**Task goal:**
Set down every line from the one with "Vintage Perfume Labels" to the end of the entries, both ends included, exactly as it reads and without pictures.

**Input records:**
###
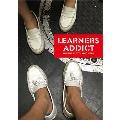 写真集『 LEARNERS ADDICT』 All photos by 小野由希子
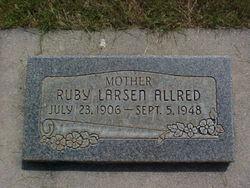 Ruby Elizabeth <i>Larsen</i> Allred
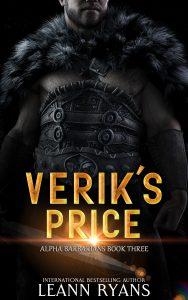 Book Cover: Verik's Price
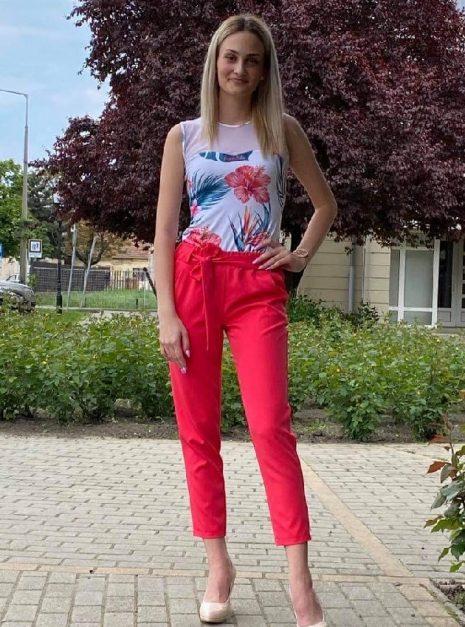 pink-rose-felso-5.jpg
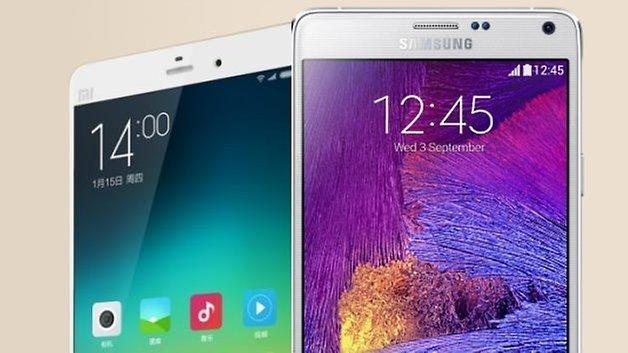 Xiaomi Mi Note Pro galacy note 4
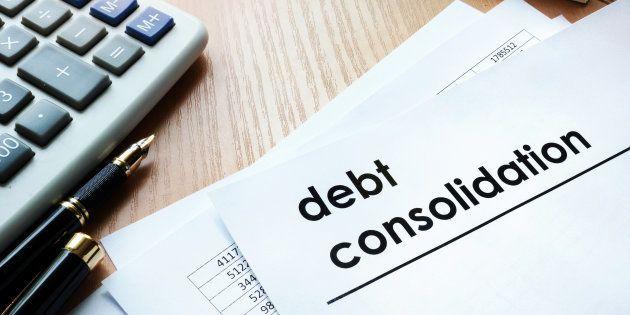 debt consolidating ideas
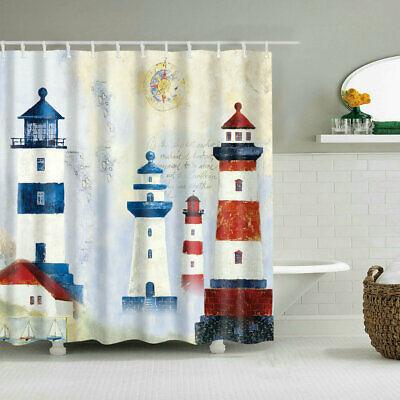 Bathroom Shower Curtain Decor Nautical Lighthouse Design  Bath Curtains 12 Hooks (Nautical Shower Decorations)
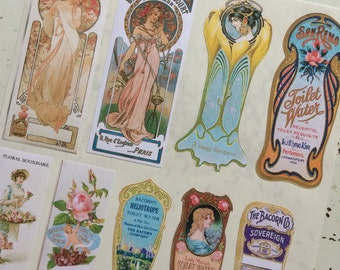 Vintage Perfume Labels Stickers in Tall Bottle Labels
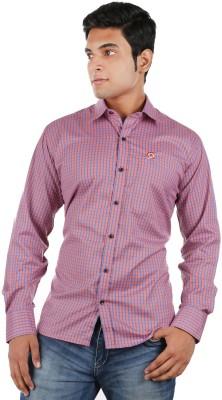 Relish Men's Checkered Formal Red, Blue Shirt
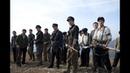 71 Estudiante soldados 🎥 Pelicula completa LATINO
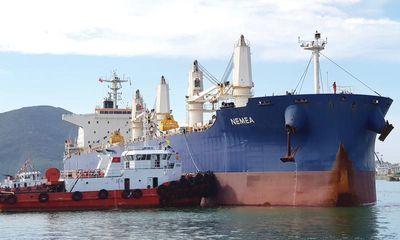 Giành lại quyền kiểm soát Cảng Quy Nhơn, Vinalines lập tức thay thế các vị trí quan trọng tại HĐQT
###
**Written answer:**
 Vintage Perfume Labels Stickers in Tall Bottle Labels
 Relish Men's Checkered Formal Red, Blue Shirt
 71 Estudiante soldados 🎥 Pelicula completa LATINO
 Giành lại quyền kiểm soát Cảng Quy Nhơn, Vinalines lập tức thay thế các vị trí quan trọng tại HĐQT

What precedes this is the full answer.